Controversial transgender student rights regulation focus of Jan. 31 public meeting in Dover

DOVER — A controversial proposed regulation dealing with the rights of transgender students in Delaware’s public schools that drew thousands of comments from concerned citizens will be re-examined at a meeting public meeting next week.

The 18-member development team that initially drafted the prospective regulation — Regulation 225 Prohibition of Discrimination — will reconvene Wednesday, Jan. 31 at the Del-One Conference Center on Delaware Technical Community College’s Terry Campus, located at 100 Campus Drive in Dover.

The meeting, which is scheduled from 6 p.m. to 8 p.m., is open to the public.

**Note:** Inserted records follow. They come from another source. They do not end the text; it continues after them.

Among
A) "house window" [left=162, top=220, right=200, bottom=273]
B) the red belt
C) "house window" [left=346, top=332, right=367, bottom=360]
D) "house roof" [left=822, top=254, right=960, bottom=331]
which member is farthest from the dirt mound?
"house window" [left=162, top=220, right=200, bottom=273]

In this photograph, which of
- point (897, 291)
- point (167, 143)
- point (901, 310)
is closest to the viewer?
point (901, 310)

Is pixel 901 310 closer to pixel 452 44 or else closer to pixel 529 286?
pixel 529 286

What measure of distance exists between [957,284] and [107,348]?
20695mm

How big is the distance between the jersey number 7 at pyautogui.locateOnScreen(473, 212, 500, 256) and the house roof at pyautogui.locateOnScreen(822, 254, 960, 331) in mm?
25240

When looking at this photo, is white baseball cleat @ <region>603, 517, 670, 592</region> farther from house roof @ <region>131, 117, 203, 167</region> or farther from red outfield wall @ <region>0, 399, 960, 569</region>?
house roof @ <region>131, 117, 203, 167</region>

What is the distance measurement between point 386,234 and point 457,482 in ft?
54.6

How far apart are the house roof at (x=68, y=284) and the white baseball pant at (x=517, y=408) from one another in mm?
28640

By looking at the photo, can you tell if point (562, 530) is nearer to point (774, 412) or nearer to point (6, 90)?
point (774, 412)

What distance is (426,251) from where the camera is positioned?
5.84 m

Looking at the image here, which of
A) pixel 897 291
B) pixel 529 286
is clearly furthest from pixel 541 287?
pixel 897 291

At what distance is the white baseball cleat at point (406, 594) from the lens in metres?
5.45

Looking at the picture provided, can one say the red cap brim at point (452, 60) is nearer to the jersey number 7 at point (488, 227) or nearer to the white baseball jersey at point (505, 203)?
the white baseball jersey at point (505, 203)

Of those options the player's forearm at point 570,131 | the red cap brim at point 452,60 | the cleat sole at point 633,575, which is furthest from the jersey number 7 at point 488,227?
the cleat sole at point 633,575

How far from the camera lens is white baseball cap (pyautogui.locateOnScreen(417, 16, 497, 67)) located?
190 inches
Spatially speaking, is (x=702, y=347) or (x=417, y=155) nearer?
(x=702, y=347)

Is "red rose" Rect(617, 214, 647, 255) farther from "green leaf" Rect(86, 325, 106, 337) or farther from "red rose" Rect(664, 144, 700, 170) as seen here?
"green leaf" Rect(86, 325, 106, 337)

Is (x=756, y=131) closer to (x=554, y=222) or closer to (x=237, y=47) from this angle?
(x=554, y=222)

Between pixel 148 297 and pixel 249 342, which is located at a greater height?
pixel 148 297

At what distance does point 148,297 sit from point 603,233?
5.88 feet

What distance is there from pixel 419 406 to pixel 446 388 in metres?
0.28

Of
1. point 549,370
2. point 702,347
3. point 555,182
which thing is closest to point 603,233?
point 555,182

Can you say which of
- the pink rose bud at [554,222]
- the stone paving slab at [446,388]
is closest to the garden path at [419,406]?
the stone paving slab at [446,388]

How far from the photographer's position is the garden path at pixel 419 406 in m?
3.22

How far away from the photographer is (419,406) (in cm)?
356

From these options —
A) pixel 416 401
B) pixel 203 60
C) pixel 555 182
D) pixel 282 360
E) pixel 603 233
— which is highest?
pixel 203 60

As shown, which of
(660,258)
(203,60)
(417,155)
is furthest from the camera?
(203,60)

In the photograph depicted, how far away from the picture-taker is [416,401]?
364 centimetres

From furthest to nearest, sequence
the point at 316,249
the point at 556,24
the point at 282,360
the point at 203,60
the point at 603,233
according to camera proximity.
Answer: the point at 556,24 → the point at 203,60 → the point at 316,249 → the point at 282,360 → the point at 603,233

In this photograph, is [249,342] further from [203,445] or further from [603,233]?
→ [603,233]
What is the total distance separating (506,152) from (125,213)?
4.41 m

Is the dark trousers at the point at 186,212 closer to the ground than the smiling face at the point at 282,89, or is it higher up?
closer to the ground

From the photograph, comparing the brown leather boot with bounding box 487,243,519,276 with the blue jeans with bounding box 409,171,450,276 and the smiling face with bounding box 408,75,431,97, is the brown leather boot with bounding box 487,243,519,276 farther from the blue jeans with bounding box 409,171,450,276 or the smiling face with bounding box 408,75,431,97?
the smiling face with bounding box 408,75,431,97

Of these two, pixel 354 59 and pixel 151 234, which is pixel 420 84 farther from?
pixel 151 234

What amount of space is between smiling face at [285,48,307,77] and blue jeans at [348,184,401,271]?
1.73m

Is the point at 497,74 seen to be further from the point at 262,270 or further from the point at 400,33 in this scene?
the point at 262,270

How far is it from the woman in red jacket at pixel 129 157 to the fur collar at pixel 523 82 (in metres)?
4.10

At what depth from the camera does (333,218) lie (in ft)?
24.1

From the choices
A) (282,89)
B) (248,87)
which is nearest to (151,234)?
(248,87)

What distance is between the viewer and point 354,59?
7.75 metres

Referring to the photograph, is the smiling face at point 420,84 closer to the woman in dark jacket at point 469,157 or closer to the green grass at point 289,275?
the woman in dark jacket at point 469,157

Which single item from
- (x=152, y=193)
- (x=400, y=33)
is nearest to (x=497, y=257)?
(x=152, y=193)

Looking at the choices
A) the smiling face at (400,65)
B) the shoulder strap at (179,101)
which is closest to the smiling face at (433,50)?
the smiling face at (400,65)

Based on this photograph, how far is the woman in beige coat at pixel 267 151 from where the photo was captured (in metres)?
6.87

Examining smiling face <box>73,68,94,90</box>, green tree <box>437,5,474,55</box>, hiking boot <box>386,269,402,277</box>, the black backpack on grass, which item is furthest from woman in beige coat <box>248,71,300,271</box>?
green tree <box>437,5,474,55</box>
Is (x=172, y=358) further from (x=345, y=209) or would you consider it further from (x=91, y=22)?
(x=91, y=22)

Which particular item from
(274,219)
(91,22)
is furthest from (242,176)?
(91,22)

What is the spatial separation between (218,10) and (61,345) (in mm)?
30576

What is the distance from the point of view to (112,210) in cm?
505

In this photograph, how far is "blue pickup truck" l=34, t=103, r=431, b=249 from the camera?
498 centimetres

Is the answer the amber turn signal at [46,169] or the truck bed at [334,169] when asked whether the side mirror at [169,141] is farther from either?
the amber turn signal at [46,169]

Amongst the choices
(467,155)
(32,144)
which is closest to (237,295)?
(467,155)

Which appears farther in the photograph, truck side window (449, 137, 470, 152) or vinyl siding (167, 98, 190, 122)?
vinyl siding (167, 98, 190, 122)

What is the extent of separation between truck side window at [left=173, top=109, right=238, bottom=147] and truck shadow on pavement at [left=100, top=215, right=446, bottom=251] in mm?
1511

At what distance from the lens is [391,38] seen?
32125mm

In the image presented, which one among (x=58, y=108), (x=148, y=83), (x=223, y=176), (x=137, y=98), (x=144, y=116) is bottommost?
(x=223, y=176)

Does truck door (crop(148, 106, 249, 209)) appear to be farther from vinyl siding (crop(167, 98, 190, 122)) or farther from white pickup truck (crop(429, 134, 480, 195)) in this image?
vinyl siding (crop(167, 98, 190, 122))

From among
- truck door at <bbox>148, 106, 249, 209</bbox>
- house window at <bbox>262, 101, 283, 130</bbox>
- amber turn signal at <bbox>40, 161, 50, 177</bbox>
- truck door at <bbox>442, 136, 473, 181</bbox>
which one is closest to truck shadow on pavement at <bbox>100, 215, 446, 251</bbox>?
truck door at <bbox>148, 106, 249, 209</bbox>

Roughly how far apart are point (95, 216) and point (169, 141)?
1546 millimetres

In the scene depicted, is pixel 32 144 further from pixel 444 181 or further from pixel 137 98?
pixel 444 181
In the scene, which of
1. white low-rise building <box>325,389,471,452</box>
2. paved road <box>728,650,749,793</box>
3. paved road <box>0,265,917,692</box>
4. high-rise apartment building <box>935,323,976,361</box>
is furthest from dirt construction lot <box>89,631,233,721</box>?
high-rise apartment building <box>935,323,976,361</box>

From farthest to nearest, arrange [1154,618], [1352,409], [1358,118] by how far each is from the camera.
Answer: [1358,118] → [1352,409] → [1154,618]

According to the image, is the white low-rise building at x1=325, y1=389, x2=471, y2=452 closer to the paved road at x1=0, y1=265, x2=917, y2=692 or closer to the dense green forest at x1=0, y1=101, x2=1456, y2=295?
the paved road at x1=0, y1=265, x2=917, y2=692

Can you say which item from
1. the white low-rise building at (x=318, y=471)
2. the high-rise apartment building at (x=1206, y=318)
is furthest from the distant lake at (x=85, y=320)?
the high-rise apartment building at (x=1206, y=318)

After the Delaware Department of Education received more than 11,000 comments during a commentary period that closed Dec. 4, Delaware Education Secretary Dr. Susan Bunting called for “careful review” of the comments. Sec. Bunting announced in December that the DOE’s Development Team would reconvene in January to carefully review the comments and make recommendations for possible changes to the regulation.

Regulation 225, initiated by Gov. John Carney last summer through the Delaware Department of Education, would allow all Delaware public school students to self-identify their gender or race. Students would have the opportunity to participate on the sports team consistent with their gender identity and select a “preferred name” that school officials would be obligated to use in their daily interactions.

The rule would also allow children of any age to make these decisions without parental input, notification, or consent.

Indian River School District’s board of education at its Nov. 27 meeting joined the opposing movement that includes more than a dozen state legislators – including House of Representatives members from Sussex County – the Delaware Family Policy Council and many parents whose primary fear is that the regulations will strip away parental rights.

While the Delaware State Education Association’s executive board voted in late November to support Regulation 225, the Indian River Education Association did not support the state-level executive decision.